What you should do
Can you rewrite the records below, changing every "further from" to "farther from" and keeping everything else the same? Please leave the pictures out of your answer.

■ ■ ■ ■ ■ ■ ■

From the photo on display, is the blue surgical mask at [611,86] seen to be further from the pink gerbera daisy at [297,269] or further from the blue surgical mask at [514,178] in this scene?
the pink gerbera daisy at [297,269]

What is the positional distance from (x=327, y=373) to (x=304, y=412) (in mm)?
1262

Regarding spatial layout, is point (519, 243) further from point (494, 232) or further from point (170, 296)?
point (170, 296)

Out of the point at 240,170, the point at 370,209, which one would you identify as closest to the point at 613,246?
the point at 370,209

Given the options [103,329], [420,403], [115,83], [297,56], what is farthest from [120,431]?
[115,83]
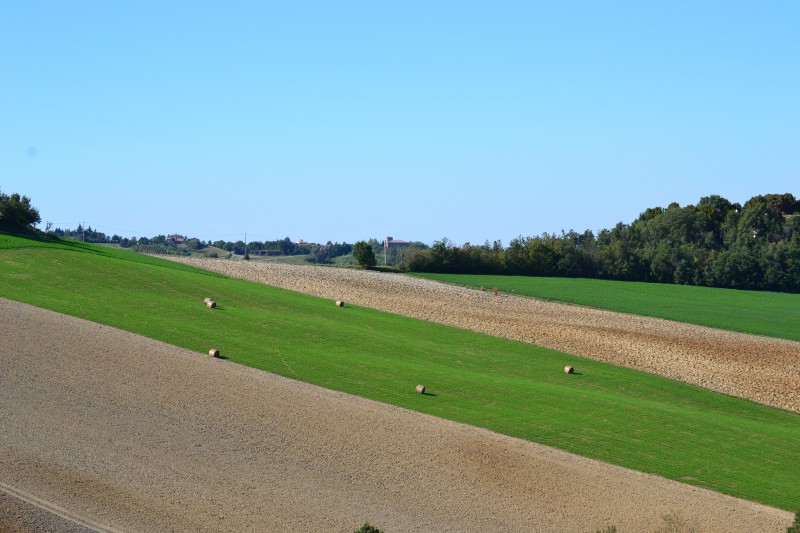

■ ■ ■ ■ ■ ■ ■

Full answer
From the photo on display, is the blue surgical mask at [611,86] seen to be farther from the pink gerbera daisy at [297,269] or farther from the blue surgical mask at [514,178] in this scene?
the pink gerbera daisy at [297,269]

What is the positional distance from (x=327, y=373) to (x=304, y=412) (in mm)?
1262

Regarding spatial layout, is point (519, 243) farther from point (494, 232) or farther from point (170, 296)?
point (170, 296)

Out of the point at 240,170, the point at 370,209, which one would you identify as closest to the point at 613,246?
the point at 370,209

Given the options [103,329], [420,403], [115,83], [297,56], what is farthest from [120,431]?
[115,83]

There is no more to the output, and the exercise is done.